→ **ENUNCIADO DO EXERCÍCIO**: No texto extraído sobre a cobertura do submarino Titan, qual foi o custo da viagem por passageiro?

Dois pesos, duas medidas: a cobertura midiática diante do submarino de bilionários e do navio de imigrantes

 Por Laís Abreu 


Por que a imprensa liga mais para a viagem de luxo de ricos do que para os refugiados no mediterrâneo? 


Nos últimos dias, o mundo vivenciou o desaparecimento do submarino Titan, que carregava quatro passageiros e um piloto em uma viagem turística  em direção ao fundo do mar para observar os escombros do Titanic. No entanto, o que nos choca aqui no Pluris é que, uma semana antes, 78 imigrantes oriundos de Afeganistão e Paquistão morreram em um acidente com um pesqueiro no Mediterrâneo. Eles tentavam fugir do Talibã e do Daesh em busca de uma nova vida na Europa. Segundo investigações, foram vítimas de negligência do estado grego, que demorou para agir no resgate. 

É claro que a inusitada história do submarino fez com que o público clicasse com voracidade nas matérias: as condições eram péssimas, a viagem custou uma fortuna (US$ 250 mil ou R$ 1,2 mi por cabeça) e seus passageiros eram bilionários. Na mídia, houve até contagem regressiva em relação a quantidade de oxigênio, que se reduzia conforme os dias iam passando. Para as buscas, foram mobilizados aviões, barcos, satélites e submarinos. Após o tempo esgotado, a Guarda Costeira americana informou que foram encontrados fragmentos do submersível, depois de ocorrer uma implosão.

→ **LISTAGEM DE ORIGEM**:
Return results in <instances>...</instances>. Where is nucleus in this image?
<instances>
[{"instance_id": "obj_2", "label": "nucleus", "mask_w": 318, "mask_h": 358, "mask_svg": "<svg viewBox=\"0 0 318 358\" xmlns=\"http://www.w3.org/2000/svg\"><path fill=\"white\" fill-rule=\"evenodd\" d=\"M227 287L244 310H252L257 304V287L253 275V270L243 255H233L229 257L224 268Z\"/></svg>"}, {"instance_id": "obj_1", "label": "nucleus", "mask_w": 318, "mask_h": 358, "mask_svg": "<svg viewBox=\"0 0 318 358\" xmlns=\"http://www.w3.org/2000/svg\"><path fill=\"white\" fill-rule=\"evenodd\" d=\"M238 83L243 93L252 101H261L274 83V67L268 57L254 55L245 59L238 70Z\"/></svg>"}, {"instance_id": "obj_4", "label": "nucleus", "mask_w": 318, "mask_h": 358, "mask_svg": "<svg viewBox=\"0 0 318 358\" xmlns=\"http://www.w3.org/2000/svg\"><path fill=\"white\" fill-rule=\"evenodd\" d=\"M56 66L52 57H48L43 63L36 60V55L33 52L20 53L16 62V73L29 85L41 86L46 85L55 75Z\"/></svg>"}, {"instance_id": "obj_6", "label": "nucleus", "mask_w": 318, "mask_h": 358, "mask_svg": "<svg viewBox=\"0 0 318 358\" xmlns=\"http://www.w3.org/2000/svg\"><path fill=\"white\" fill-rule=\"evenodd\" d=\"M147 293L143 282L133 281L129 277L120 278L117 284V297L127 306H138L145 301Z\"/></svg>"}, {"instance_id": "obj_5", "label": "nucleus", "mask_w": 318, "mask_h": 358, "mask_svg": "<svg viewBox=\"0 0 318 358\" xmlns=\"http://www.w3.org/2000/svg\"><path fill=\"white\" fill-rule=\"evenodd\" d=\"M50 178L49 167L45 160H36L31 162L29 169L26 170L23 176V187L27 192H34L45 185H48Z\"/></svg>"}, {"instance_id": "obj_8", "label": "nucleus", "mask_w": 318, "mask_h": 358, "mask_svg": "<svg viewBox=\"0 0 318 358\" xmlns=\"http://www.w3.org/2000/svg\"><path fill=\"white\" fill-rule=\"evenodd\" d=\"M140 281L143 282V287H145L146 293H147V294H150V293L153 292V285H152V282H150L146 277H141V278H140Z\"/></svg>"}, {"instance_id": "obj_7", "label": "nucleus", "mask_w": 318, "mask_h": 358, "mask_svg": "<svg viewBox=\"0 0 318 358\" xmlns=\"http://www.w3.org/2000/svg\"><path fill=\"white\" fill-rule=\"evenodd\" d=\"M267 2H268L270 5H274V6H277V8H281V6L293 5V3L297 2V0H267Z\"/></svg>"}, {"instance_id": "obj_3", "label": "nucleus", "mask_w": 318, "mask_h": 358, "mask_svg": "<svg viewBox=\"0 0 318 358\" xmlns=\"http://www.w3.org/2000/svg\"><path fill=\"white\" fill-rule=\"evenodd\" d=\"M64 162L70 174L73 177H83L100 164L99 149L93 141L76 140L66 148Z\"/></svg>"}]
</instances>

→ **RESPOSTA DA TAREFA**: US$ 250 mil por pessoa, o equivalente a R$ 1,2 milhão.